## HOW TO COMPLETE THIS TASK
Only a number is expected: how many lines in these records mention the word "frames"?

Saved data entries
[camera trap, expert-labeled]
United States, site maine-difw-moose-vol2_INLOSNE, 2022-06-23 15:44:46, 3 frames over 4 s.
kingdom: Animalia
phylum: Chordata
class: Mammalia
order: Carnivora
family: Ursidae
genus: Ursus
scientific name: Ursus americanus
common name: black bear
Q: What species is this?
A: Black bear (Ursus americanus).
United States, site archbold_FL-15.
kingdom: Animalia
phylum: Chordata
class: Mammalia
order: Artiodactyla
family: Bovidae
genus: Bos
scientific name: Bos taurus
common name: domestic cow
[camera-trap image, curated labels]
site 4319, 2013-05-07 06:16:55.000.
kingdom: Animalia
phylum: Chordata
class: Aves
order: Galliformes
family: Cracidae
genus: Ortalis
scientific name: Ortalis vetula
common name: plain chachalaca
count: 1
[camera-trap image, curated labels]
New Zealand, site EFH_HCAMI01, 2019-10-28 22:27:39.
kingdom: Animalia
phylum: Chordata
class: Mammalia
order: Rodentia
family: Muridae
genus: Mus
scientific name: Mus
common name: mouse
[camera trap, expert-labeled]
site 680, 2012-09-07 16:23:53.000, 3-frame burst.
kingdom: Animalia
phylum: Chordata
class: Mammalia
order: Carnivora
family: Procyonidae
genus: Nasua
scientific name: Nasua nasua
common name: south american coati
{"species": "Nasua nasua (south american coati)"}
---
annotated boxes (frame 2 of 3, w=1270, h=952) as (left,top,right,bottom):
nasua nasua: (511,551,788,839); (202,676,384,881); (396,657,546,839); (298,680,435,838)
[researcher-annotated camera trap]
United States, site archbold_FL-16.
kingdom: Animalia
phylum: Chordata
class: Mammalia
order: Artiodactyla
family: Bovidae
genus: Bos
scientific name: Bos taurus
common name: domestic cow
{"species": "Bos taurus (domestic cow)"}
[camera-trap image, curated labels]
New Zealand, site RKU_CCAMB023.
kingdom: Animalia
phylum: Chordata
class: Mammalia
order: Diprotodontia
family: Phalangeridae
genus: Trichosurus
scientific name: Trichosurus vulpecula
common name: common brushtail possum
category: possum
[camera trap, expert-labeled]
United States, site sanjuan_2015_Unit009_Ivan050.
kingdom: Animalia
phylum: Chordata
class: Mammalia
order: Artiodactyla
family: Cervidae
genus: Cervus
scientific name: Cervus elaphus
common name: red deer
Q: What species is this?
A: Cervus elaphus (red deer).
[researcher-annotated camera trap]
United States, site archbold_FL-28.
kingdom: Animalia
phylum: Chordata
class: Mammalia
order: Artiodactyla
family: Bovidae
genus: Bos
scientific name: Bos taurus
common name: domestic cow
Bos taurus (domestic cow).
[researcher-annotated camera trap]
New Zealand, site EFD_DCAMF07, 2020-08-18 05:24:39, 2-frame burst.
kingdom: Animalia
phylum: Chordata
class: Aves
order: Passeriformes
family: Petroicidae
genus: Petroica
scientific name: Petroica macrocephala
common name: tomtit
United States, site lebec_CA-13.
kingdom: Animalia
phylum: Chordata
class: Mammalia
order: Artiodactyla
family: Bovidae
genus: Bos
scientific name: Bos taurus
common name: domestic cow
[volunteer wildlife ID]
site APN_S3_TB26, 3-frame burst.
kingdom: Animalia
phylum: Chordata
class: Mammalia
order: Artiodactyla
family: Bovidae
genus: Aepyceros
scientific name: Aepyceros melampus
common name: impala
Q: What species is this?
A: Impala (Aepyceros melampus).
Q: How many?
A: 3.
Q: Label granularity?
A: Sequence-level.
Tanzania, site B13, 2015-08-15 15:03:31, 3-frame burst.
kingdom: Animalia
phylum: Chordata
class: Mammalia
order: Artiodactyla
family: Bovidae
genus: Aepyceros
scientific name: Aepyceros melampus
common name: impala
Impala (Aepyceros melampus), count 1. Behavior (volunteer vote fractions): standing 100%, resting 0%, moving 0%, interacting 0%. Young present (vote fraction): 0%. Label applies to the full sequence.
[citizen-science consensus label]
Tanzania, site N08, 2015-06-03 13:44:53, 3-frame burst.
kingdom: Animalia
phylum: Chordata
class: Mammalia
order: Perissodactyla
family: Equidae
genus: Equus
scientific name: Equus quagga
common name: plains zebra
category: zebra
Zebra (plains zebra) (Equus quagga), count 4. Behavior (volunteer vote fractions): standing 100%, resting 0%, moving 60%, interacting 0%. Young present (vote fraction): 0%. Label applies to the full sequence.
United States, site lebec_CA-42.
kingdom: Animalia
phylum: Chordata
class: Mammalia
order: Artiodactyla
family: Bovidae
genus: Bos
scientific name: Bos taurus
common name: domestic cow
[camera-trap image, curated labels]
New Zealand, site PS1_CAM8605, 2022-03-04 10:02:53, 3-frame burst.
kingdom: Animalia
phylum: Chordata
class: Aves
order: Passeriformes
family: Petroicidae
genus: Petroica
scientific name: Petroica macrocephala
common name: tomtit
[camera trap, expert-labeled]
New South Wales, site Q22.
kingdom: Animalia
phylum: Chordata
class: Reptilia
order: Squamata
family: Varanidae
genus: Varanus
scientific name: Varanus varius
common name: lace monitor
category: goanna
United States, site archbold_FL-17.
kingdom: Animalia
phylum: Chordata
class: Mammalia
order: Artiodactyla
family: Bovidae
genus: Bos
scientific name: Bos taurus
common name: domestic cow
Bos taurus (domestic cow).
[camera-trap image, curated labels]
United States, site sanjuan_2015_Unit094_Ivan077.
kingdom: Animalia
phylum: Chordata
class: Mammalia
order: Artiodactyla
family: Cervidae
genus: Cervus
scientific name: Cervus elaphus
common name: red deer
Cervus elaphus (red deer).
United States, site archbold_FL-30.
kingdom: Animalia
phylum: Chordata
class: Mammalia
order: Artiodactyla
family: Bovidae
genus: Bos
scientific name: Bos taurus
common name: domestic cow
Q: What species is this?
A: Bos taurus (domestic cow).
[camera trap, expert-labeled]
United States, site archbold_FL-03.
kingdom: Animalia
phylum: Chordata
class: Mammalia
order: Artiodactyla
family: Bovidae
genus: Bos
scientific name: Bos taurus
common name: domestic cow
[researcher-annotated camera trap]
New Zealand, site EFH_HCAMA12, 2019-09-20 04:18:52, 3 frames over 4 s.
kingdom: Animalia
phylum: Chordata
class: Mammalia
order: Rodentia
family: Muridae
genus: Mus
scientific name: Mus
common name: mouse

## EXERCISE OUTPUT
2